• TASK
Update everything from the line containing "The image is" down to the line containing "Examining what is" by replacing "photographer" with "camera operator", leaving everything else unchanged.

• LISTED RECORDS
━━━━━━

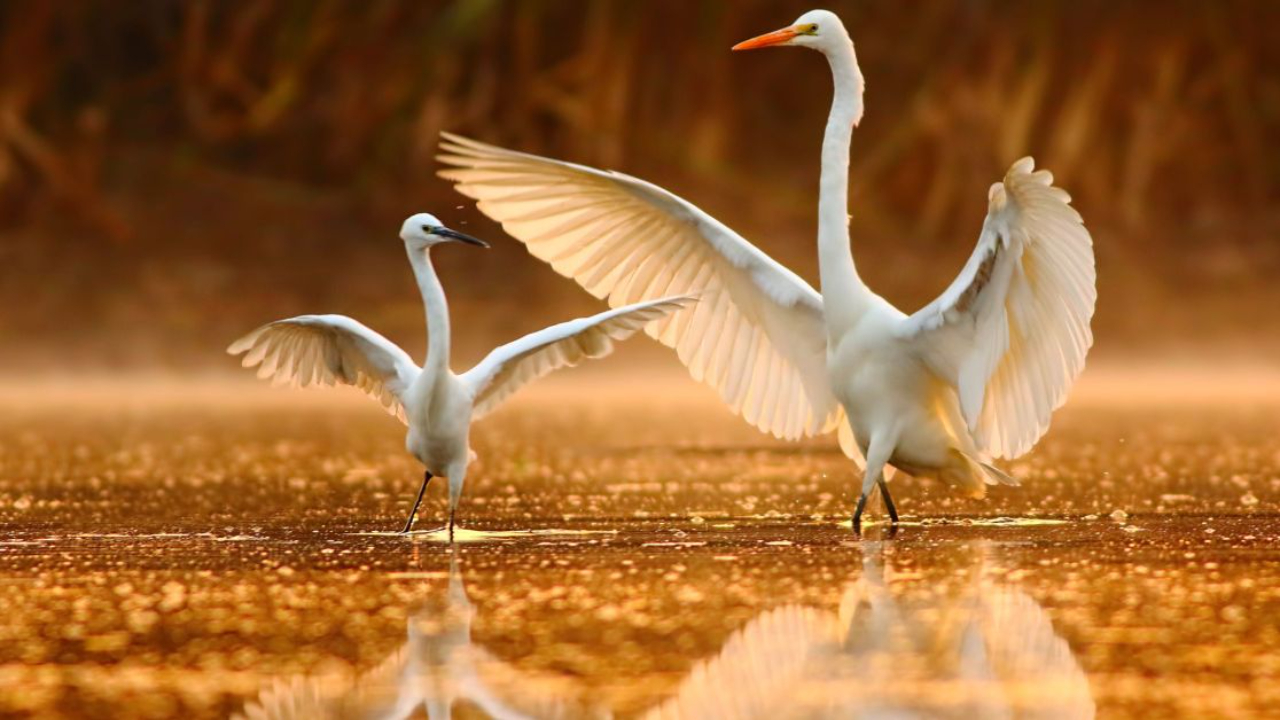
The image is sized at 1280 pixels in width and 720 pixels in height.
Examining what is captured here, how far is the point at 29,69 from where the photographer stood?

━━━━━━

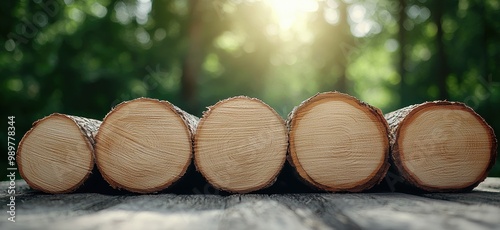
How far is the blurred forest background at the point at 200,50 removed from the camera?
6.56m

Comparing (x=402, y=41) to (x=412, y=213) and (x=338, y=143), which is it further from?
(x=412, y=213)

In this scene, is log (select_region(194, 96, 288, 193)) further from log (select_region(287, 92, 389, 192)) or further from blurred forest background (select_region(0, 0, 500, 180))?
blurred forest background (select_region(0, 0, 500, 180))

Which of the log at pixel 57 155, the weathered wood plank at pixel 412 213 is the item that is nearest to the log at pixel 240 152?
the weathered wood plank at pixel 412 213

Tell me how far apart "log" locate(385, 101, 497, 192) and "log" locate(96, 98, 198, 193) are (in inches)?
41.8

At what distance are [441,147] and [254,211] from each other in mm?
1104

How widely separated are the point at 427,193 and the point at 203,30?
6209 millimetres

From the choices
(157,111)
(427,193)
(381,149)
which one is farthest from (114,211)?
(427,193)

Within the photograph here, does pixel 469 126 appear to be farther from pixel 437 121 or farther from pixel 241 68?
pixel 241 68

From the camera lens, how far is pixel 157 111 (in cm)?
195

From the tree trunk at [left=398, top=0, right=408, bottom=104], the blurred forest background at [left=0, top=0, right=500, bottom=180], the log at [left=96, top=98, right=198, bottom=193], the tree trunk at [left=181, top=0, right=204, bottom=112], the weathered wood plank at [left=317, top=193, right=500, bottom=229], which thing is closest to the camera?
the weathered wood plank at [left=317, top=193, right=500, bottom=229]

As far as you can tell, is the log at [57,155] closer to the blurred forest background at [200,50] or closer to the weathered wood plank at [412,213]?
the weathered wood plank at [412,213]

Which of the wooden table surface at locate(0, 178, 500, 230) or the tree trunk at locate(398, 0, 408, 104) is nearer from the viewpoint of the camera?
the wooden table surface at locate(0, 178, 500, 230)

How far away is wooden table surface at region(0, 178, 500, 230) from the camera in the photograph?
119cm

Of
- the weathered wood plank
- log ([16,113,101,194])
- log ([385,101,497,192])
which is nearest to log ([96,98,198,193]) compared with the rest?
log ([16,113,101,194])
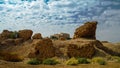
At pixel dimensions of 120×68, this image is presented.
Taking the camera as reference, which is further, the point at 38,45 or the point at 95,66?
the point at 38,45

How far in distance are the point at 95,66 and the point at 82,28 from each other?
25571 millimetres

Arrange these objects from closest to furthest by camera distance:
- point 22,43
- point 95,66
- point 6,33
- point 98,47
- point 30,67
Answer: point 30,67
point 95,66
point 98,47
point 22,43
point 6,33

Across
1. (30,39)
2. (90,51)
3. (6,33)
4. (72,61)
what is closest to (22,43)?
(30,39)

━━━━━━

• EXERCISE SOLUTION
The image is sized at 1280 pixels in width and 720 pixels in height.
Examining what is captured here, how far is the point at 29,69 from where the camera operator stood?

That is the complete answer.